1. Field of the Invention
The invention relates to radar systems and more particularly to moving target indication (MTI) radar systems which separate moving targets from stationary ground clutter by utilizing the doppler frequency shift imparted to radar signal returns from moving targets.
2. Description of the Prior Art
Moving target indication (MTI) processing is necessary in air traffic control (ATC) radars to detect the airborne targets in the presence of fixed ground clutter, the echo signals from which are orders of magnitude greater than the echo signals from the airborne targets. The basic MTI concepts were formulated during the massive radar developmental program performed during World War II. Work in this area was continued in post war years and today most modern search radars include some type of MTI processor to detect moving targets in the presence of clutter. The early systems, however, have limited sub-clutter visibility, i.e., the target signal level below the clutter level with which the target may be detected. These radars exhibit limited clutter cancellation, reporting unwanted targets due to ground clutter returns, and are expensive to operate and maintain. By exploiting today's digital technology, major improvements in MTI performance may be obtained economically and reliably.

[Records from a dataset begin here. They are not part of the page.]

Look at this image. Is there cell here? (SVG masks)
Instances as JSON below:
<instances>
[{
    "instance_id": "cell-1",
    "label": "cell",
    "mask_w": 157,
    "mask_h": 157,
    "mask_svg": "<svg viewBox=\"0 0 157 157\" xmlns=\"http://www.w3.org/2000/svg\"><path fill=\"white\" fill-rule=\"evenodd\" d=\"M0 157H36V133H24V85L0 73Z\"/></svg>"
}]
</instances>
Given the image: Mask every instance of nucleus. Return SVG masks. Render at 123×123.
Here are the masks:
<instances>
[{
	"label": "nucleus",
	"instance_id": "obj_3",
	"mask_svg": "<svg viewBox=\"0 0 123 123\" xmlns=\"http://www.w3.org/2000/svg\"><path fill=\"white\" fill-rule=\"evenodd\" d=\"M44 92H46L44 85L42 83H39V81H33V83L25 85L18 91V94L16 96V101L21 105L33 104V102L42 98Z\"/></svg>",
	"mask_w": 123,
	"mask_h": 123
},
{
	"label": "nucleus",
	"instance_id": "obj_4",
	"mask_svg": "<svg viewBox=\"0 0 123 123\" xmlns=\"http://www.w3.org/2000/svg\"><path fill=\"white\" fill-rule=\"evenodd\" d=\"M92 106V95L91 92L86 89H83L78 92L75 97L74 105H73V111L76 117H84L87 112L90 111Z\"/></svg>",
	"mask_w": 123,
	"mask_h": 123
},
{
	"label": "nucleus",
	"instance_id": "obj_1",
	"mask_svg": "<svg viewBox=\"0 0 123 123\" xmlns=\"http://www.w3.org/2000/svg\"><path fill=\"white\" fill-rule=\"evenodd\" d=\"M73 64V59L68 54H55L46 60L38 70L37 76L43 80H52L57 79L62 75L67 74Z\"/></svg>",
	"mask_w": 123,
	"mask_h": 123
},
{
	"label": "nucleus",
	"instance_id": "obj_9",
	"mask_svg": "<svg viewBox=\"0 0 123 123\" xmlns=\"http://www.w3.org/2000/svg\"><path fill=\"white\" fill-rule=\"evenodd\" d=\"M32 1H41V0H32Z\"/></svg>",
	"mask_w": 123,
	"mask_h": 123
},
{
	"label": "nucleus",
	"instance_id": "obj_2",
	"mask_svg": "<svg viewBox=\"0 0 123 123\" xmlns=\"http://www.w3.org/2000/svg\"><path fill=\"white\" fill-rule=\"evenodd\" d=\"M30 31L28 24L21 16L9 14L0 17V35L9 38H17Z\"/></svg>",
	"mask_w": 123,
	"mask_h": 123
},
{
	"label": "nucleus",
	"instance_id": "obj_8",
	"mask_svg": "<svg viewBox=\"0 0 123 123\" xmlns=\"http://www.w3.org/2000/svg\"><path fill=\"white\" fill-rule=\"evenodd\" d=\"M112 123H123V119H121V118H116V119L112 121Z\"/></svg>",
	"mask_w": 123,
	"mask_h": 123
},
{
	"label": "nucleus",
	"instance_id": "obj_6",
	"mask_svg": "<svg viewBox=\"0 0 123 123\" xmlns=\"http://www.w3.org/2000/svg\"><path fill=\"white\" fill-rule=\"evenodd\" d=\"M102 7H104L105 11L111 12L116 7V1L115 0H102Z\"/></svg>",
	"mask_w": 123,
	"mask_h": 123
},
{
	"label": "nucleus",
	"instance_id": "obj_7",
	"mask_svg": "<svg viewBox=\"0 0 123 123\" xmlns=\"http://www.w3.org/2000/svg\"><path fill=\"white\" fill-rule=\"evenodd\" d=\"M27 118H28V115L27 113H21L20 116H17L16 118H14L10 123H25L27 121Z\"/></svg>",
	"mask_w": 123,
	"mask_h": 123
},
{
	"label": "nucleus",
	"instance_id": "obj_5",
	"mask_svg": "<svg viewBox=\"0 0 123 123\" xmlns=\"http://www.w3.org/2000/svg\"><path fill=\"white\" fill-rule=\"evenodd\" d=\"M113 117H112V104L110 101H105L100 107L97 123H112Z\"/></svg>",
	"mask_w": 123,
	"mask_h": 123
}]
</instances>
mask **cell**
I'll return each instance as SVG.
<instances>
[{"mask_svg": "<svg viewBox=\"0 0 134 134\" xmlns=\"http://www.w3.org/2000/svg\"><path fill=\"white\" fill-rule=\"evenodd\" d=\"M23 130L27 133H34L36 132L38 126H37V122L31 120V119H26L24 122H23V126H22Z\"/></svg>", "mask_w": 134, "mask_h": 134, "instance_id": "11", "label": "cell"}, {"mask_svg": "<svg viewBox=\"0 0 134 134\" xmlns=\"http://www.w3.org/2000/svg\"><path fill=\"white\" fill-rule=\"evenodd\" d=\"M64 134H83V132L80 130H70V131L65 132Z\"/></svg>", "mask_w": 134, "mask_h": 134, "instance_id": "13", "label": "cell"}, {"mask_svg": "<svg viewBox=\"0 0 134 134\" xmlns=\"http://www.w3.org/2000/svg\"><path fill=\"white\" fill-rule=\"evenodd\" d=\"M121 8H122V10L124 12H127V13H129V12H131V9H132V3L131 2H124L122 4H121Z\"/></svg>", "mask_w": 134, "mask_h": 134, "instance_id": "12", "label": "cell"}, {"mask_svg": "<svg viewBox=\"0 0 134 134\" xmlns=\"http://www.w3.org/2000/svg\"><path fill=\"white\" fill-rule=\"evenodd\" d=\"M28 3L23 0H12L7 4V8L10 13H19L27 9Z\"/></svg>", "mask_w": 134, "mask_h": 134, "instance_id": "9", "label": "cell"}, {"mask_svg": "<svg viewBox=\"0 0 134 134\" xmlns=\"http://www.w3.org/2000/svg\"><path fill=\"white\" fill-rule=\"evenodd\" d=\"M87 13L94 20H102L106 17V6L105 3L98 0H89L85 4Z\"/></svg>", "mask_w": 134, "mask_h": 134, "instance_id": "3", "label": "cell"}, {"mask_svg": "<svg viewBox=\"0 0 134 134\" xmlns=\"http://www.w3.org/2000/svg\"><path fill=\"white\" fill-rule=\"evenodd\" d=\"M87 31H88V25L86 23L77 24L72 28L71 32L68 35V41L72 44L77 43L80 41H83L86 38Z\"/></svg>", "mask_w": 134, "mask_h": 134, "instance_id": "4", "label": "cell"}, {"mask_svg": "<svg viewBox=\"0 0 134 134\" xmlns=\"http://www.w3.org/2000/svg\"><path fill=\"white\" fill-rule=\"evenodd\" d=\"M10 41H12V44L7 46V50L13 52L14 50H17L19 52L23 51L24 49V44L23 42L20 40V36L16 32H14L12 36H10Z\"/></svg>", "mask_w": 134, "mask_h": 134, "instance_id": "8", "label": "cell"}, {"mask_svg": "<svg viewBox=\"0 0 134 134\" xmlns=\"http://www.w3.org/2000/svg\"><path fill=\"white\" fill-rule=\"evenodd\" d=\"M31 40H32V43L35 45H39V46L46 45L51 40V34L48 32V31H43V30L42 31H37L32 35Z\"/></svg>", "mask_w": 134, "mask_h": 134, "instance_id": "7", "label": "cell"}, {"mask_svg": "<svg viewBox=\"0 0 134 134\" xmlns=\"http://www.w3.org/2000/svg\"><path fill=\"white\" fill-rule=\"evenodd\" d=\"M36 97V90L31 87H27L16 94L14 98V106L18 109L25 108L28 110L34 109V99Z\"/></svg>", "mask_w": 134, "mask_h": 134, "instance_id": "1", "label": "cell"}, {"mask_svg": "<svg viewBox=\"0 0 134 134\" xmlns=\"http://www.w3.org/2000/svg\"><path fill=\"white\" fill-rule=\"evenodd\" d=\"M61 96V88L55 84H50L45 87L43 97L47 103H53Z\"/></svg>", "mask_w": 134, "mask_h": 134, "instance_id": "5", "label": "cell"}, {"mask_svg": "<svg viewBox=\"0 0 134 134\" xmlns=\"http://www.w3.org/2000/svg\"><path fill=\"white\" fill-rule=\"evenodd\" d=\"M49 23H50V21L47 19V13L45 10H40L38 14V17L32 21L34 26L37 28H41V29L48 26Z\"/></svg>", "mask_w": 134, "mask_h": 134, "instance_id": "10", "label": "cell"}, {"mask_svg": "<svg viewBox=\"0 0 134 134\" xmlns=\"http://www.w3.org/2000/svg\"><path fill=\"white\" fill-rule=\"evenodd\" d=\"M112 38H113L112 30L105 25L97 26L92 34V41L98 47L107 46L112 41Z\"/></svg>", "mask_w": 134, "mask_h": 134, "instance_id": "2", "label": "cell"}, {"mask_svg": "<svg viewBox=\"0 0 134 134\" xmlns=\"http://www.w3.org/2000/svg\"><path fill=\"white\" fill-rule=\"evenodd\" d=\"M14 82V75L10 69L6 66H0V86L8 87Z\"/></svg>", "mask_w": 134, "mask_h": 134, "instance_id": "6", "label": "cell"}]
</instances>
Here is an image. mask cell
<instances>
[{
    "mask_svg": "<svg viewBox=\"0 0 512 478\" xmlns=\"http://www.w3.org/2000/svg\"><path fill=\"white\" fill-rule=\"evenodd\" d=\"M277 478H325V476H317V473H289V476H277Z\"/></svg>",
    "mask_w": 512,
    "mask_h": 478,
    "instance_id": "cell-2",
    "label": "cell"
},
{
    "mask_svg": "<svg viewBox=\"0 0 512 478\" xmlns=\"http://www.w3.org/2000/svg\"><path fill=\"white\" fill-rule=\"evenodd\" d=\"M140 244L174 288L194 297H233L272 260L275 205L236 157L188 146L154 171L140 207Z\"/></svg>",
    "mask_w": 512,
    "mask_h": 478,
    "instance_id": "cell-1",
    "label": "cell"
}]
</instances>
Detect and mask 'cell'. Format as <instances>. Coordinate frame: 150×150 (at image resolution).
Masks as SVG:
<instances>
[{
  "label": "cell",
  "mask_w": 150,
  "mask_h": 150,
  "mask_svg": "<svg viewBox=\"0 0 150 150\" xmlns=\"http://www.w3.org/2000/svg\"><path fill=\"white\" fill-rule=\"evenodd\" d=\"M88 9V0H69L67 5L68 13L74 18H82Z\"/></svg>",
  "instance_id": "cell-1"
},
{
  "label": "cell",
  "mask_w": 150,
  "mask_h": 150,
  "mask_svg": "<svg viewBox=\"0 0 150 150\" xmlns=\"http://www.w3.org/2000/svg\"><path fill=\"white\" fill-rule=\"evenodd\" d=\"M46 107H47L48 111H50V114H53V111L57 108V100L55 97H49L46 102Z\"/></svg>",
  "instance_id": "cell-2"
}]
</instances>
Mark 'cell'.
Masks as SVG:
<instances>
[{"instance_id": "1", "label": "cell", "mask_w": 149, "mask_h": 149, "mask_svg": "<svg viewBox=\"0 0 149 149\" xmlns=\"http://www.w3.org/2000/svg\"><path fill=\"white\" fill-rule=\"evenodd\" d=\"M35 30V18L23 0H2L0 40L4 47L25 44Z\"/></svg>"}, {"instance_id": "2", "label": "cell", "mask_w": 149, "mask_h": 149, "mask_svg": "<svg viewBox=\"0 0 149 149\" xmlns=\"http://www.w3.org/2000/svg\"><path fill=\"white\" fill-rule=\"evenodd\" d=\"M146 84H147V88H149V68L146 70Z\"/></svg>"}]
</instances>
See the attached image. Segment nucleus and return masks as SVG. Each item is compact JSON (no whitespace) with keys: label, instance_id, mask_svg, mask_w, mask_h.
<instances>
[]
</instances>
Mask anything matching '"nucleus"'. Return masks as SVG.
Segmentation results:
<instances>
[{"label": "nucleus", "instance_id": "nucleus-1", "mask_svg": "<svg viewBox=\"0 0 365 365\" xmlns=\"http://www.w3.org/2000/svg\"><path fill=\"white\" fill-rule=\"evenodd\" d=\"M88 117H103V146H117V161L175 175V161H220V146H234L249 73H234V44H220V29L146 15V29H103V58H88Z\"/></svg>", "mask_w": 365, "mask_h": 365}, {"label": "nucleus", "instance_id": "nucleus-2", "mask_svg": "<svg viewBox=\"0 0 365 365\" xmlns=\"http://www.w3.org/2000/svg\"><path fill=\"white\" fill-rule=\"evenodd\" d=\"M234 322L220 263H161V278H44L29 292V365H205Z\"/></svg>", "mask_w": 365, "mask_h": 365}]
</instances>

In many modern MTI radar systems, a limiter is coupled between the i.f. amplifier and the MTI processor to reduce the clutter cancellation burden imposed on the processor. The limit is set to attenuate the clutter from large ground returns, such as mountains, by 20 or 30 dB, while return signals from targets of interest are well below the limiting level. The signal from the limiter is then coupled to the MTI processor in which the clutter signals due to large ground echoes are further reduced to provide residues at the output terminals of the MTI processor that are comparable with receiver noise. Unfortunately, the non-linear action of the limiter causes the spectrum of strong clutter returns to be spread into the passbands of the MTI canceller. This clutter residue, which is generally highly correlated over the pulses that occupy a beam width of data, causes greatly reduced target sensitivities and greatly increased false alarm rates.
The present invention is directed to an improved MTI radar wherein the effects of hard limited clutter are significantly reduced thereby decreasing the false alarm rate and providing increased detection sensitivity to moving airborne targets.